'World News' Political Insights: Money Race Points to Two-Man GOP Race
Cain's surge aside, Team Obama trains sights on Romney early -- and often.
WASHINGTON, Oct. 16, 2011 -- If you're looking for some clarity in the fluid race for the Republican nomination, the numbers show that while much as changed, the fundamentals remain the same.
Fundraising figures released over the weekend demonstrate that only two Republican candidates -- Mitt Romney and Rick Perry -- enter the dash to the nomination with both the financial support and the campaign infrastructure that equip them fully to compete.

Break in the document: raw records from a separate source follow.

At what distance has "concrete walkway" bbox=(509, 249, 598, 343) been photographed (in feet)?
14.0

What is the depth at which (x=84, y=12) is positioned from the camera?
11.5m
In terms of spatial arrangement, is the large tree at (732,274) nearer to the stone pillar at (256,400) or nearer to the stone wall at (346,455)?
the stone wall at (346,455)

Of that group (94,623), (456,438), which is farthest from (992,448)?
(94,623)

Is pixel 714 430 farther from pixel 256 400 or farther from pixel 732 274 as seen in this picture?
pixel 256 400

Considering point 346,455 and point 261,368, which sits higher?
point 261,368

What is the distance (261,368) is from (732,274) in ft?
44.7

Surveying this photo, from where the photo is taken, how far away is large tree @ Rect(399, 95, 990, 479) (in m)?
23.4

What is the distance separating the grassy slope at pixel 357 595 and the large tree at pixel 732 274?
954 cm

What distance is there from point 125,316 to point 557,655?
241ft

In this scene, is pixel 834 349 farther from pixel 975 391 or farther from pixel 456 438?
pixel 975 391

And the Obama campaign -- eager to ensure that no candidates get free rides in the primaries -- has already begun making assumptions about whom President Obama is likely to face in the general election. That means Romney is coming under pressure from both sides, even as he seeks to consolidate Republican support early in the process.

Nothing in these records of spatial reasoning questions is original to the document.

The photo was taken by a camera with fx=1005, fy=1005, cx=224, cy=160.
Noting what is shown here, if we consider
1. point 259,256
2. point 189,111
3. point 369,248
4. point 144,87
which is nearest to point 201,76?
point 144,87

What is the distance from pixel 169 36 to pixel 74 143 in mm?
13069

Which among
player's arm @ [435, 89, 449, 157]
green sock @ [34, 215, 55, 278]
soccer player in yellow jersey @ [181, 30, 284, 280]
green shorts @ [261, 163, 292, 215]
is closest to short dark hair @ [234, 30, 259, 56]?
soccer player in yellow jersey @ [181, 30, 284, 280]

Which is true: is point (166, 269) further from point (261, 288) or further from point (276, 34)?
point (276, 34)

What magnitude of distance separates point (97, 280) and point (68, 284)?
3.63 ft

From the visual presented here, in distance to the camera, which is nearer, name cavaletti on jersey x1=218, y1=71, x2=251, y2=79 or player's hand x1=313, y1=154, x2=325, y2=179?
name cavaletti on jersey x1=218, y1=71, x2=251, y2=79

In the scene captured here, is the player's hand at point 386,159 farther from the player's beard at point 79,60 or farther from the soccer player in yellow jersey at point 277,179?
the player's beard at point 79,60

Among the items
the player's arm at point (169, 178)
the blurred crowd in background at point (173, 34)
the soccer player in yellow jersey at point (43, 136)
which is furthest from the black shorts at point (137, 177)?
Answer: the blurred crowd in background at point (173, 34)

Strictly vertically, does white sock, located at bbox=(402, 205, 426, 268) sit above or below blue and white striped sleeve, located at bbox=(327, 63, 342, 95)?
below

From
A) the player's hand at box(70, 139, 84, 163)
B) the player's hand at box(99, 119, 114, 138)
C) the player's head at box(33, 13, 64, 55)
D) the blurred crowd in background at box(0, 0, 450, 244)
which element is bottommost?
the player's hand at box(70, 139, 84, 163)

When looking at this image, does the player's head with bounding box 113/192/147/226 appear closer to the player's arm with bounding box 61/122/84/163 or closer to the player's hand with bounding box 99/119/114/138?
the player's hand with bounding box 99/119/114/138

Before we get there, Romney and Perry remain the frontrunners for the nomination. One of them remains overwhelmingly likely to secure the GOP nod.
The other candidates -- led by Herman Cain, whose burst in the polls has been the story of the last week -- have nowhere near the combination of fundraising muscle and on-the-ground activists that Perry and Romney have.

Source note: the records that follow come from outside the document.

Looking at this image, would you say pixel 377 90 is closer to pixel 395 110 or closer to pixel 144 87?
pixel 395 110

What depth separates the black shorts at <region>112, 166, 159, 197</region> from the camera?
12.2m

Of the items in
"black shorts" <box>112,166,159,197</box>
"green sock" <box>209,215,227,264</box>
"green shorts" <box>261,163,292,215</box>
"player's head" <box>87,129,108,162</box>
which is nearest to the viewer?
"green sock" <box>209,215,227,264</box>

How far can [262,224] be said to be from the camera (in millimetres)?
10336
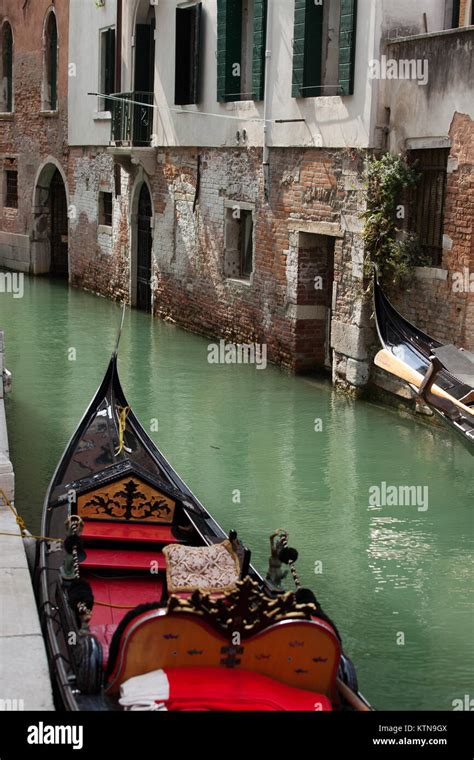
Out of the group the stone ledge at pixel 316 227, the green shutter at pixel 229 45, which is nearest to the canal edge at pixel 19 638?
the stone ledge at pixel 316 227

Cain, along with Michele Bachmann and Ron Paul, could be factors in the nominating fight, but remain long-shots for actually winning.
Below them in the financial pecking order are Newt Gingrich and Rick Santorum, who need the equivalent of a miracle to vault into contention. Then there's Jon Huntsman, whose latest campaign debt -- despite a $2.25 million cash infusion by the candidate himself -- is only the latest sign that a candidacy hasn't caught fire.
The numbers suggest that Romney and Perry are set to dominate the balance of the campaign, and their campaign balances will be doing much of the talking for them.
Romney has put together the most impressive financial operation this side of Barack Obama. He's amassed a warchest of $14.6 million to spend in the primaries, and more big GOP fundraisers are breaking Romney's way by the week, helped by high-profile endorsements and a growing sense of establishment momentum behind his candidacy.
But Romney has been spending at a prodigious clip. He burned through more than $12 million last quarter, as he's built out a campaign staff and infrastructure in all the early-voting states.
Perry hasn't spent at nearly the same rate. He built up a $15 million campaign account by raising $17 million in just seven weeks as a candidate. With a well-earned reputation as a campaigner who isn't afraid of going negative, he can employ a scorched-earth strategy on Romney and any others he chooses.
Then there's Cain. He reported having just $1.3 million in cash on hand. The money he has spent has been used to build almost no campaign apparatus to speak of.
Last week, with Cain on a book tour in Tennessee and doing more television interviews than actual campaigning, ABC News visited Cain's Iowa headquarters.
"We're trying hard to get Mr. Cain here in October, and hopefully we'll be able to achieve that," Larry Tuel, the campaign's Iowa director, told ABC.
Tuel will get his goal. But Cain will be hard-pressed to put a competitive campaign together this late, even in an Iowa race that remains wide open three months out.
Romney heads to Iowa this week, as his campaign considers making a play for the state he tried and failed to secure four years ago. Investing there this time around would be a high-risk, high-reward play for Romney: a win there could make what looked likely to be a long primary quite short, but a loss could diminish his aura of inevitability.
Through it all, it's telling that the Obama campaign is training its fire on one candidate, to the exclusion of virtually all the others.
Senior Obama adviser David Axelrod, now in Chicago where he works full-time on the campaign, previewed a piece of what could be general-election messaging on ABC's "This Week" today -- going right at Romney.
"Time and time and time again he shifts -- and you get the feeling that there is no principle too large for him to throw over in pursuit of political office," Axelrod said.
Obama's team may not get the man they're counting on. But they don't want him to waltz to the nomination without a taste of what's to come -- and without a first crack at the kinds of definitions Obama will need to establish if he's going to win a second term.